[Start]

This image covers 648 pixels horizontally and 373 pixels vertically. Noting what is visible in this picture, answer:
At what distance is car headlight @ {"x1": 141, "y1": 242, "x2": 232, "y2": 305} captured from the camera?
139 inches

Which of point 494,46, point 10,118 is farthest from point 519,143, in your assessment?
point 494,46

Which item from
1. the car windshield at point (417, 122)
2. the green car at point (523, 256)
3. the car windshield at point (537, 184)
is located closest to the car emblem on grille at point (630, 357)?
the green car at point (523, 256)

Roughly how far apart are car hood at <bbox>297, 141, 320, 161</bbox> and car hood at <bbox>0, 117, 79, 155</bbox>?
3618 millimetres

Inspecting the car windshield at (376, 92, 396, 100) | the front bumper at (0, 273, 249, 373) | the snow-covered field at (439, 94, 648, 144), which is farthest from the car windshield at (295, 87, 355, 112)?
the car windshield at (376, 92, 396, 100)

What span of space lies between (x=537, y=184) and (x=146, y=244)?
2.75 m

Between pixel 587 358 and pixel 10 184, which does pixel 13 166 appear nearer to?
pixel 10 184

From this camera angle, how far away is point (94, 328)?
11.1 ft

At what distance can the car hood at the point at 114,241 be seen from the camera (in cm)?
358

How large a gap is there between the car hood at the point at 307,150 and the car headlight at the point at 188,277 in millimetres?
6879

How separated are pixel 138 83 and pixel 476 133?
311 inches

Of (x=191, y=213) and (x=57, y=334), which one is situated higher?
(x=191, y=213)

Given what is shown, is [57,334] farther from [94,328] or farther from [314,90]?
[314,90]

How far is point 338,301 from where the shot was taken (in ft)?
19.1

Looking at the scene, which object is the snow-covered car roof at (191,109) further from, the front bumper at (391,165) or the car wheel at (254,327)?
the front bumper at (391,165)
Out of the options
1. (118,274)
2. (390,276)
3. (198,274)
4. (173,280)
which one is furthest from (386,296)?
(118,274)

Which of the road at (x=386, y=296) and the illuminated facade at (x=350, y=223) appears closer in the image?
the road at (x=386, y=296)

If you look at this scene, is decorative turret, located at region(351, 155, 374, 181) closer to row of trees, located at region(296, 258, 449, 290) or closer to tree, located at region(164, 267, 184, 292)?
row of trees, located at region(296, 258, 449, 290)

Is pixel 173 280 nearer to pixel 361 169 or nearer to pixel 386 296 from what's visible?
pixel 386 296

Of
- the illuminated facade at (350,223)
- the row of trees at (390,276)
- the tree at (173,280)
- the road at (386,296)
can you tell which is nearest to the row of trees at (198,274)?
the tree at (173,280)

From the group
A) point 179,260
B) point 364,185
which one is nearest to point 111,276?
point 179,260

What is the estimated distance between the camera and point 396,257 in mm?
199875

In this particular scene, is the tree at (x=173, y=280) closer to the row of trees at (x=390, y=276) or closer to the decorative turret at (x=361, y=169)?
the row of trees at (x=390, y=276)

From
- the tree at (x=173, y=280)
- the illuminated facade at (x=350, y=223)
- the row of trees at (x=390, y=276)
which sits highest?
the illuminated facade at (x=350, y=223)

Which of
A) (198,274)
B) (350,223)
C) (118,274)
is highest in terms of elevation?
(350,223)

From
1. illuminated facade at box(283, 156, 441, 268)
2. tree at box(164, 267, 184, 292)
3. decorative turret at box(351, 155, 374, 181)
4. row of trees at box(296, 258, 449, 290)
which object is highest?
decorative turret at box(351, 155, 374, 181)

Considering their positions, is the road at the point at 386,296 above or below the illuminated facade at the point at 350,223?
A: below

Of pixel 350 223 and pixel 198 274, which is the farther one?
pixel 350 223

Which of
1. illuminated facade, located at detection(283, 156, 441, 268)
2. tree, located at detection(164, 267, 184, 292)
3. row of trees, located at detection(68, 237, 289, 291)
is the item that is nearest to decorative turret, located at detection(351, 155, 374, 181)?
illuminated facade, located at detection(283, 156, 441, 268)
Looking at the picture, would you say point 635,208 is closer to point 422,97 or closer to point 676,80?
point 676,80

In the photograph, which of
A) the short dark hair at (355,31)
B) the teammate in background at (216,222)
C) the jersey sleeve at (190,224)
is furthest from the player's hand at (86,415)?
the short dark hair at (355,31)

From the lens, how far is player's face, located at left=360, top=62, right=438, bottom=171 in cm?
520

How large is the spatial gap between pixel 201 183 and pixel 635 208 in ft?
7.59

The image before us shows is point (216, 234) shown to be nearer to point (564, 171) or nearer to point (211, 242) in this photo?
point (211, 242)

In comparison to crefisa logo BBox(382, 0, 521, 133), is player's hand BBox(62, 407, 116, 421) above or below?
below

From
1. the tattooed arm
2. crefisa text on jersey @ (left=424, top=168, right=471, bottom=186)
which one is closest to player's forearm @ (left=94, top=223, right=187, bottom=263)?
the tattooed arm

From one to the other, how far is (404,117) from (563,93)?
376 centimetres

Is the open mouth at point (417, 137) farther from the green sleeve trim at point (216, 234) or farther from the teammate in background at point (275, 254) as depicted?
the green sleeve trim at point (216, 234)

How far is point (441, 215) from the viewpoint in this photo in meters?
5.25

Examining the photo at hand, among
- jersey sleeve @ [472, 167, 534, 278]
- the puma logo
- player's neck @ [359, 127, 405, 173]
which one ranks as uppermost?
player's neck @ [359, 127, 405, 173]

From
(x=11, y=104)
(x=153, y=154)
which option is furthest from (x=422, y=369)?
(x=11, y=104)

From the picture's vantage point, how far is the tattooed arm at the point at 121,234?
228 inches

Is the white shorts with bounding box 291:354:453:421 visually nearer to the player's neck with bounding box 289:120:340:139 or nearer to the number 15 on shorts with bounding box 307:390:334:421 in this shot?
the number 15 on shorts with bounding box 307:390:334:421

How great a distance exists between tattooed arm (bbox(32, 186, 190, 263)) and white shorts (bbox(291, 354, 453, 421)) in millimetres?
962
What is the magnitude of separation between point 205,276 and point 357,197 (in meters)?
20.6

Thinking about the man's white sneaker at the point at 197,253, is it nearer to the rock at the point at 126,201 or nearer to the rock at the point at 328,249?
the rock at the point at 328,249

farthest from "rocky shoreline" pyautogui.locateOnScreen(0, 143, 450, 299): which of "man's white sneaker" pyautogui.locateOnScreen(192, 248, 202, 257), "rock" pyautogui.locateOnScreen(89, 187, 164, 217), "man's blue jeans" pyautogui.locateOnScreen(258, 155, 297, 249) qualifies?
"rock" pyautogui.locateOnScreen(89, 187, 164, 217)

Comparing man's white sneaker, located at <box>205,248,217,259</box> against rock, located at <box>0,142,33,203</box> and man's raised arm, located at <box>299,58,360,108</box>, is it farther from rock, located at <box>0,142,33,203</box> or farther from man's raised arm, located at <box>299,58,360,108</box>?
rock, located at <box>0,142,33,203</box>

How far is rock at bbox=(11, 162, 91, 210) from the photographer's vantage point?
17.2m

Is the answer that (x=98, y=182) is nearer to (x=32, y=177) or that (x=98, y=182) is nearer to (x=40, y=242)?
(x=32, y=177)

[End]

_Brief_. Copy the rows word for word, from the first line of the rows through the line with "3618 millimetres", including that line.

_Written response_.
This image covers 648 pixels horizontally and 373 pixels vertically. Noting what is visible in this picture, answer:
At what distance is car headlight @ {"x1": 141, "y1": 242, "x2": 232, "y2": 305} captured from the camera?
139 inches

Which of point 494,46, point 10,118 is farthest from point 519,143, in your assessment?
point 494,46

Which item from
1. the car windshield at point (417, 122)
2. the green car at point (523, 256)
3. the car windshield at point (537, 184)
is located closest to the car emblem on grille at point (630, 357)?
the green car at point (523, 256)

Roughly how far apart are car hood at <bbox>297, 141, 320, 161</bbox> and car hood at <bbox>0, 117, 79, 155</bbox>?
3618 millimetres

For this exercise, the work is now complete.